Severn Trent promise action over sewage flooding in Slimbridge and Cambridge

First published in News Gazette Series: Photograph of the Author by , senior reporter covering Dursley, Cam, Wotton-under-Edge, Sharpness, Slimbridge, Berkeley, Coaley, Uley, North Nibley, Stinchcombe and Cambridge

ASSURANCES have been given to Slimbridge and Cambridge parishioners that action will be taken after years of problems with sewage flooding.

Representatives from Severn Trent faced a gruelling two hours at a public meeting on Monday, in front of over 100 people who have been left frustrated by years of poor responses from the company.

Network county sewage manager of Severn Trent, Craig Bayliss, attempted to lead with a presentation but was asked to stop within minutes and instead answer numerous questions from the public.

The answers were often disappointing to residents who had been complaining of faeces and foul water in their homes, gardens and streets since 2000.

Mr Bayliss admitted that they had not realised there was a problem until November 2011 and they only had details of four properties experiencing issues.

Slimbridge resident Mike Haynes, of St John’s Road, said at the meeting it was apparent that Severn Trent did not communicate with the public.

"It is quite evident that a large amount of information that has been sent has been lost by your system," he said.

"What you are demonstrating is that there is been no investment in this area for years."

Osman Goring, from Coaley, said: "You clearly do not have sufficient knowledge to answer people's questions today. For 50 years I have had to put up with the incompetence of Severn Trent. The directors of Severn Trent should be here tonight.

"I suggest you come to the next meeting to answer some questions.
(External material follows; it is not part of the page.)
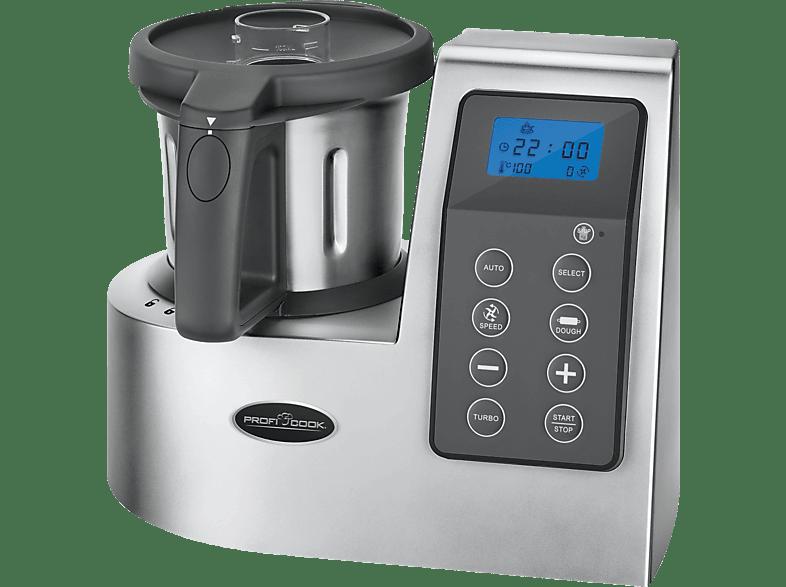 Küchenmaschine Profi Cook 2021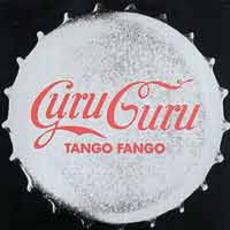 Tango Fango mp3 Album by Guru Guru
You should give the public the benefit of some common sense."

Severn Trent asset protection manager Lisa Russell agreed the company had not been looking at the problem and said it was on a larger scale then previously thought.

"We want to restore your faith in Severn Trent, it is an awful thing and we want to get to the bottom of it," she said.

"This information will allow us to make informed decisions about our future investment plans."

However Mr Bayliss admitted that because of their methodology, the next series of investment plans would not be drawn up for another two years, and could not agree Slimbridge would be part of those plans.

At this news a member of the public yelled: "Well why should we pay for this service then?"

Mr Bayliss did agree to carry out an inspection of the sewage system with CCTV cameras in the next month and hoped to get back to Slimbridge Parish Council within six months.

At the end of the meeting Severn Trent employees took residents' information and agreed to set up a form that people could use to report their complaints.

"We need to get the right information down on our system," said Mr Bayliss.

"We have clearly started a dialogue, our job is now to go away and start talking about it."